Recorded data
———
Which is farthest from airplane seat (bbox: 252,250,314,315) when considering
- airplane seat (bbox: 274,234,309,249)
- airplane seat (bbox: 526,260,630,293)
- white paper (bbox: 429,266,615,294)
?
———
(TASK REQUIREMENTS) Rewrite every entry with "airplane seat" replaced by "aircraft seat" each time it occurs, leaving everything else unchanged.

(COMPLETE OUTPUT)
Which is farthest from aircraft seat (bbox: 252,250,314,315) when considering
- aircraft seat (bbox: 274,234,309,249)
- aircraft seat (bbox: 526,260,630,293)
- white paper (bbox: 429,266,615,294)
?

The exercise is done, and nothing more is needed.